SEOUL — Two U.S. Army colonels stationed in South Korea were inducted into the Officer Candidate School Hall of Fame at Fort Benning, Ga., on Thursday.
Neither Col. Leonard Gaddis nor Col. Donald Morris was able to attend the ceremony, but both spoke to Stripes about the honor.
Gaddis, the U.S. Forces Korea/Combined Forces Command Antiterrorism and Force Protection Officer, said he remembers cleaning the Hall of Fame when he was there in 1983, looking at the pictures of the “great men.”
The Chattanooga, Tenn., native also said he’s a bit humbled now to have his picture in that same hall, and joked that he made it by virtue of longevity.
“I hung around long enough to make colonel and didn’t screw up,” he said.
Gaddis, 58, said he’s one of about 200 officers who graduated from OCS that year who are still in the service. And he’s one of the 10 who were promoted to colonel.
He said he’d love to visit Fort Benning, where he began his career as an enlisted soldier in 1976.
Morris, 51, said that when he was at OCS in 1986, the last thing he thought about was ending up in the Hall of Fame.
He said he focused on being commissioned a second lieutenant and wondered whether he’d make a good platoon leader.
Like the other cadets, Morris, a Colorado Springs, Colo., native, wore a gold lieutenant’s bar in his helmet liner.
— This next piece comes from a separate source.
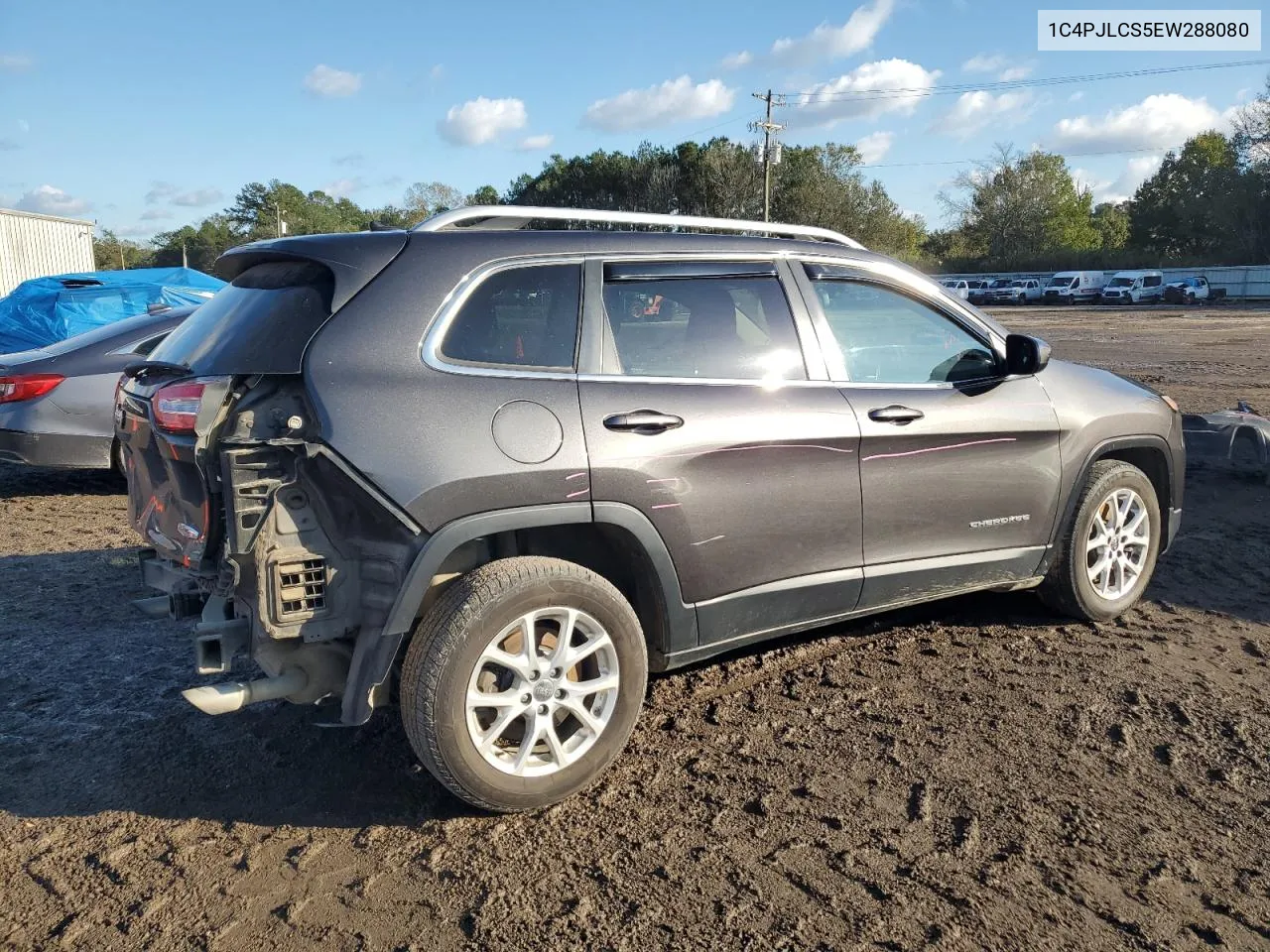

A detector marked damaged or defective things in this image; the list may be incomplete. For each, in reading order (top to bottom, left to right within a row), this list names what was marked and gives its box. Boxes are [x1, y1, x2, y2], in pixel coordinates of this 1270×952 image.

broken taillight [0, 373, 64, 406]
broken taillight [152, 383, 206, 436]
damaged rear of suv [119, 206, 1178, 812]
“It was uncomfortable but served as a reminder” of their goal, he said.
He remembers one day when a cadet was discovered with a “major’s gold oak leaf,” under his lining during an inspection.
“I thought … ‘What lofty ambitions,’” he joked during a phone interview Friday.
Morris, chief of the USFK Effects Assessment Division, said it’s an honor to be inducted, and he hopes it helps new cadets going through their training.
“I like to think that maybe it serves as some sort of inspiration,” he said. “Just serves as a reminder that you can get through this.”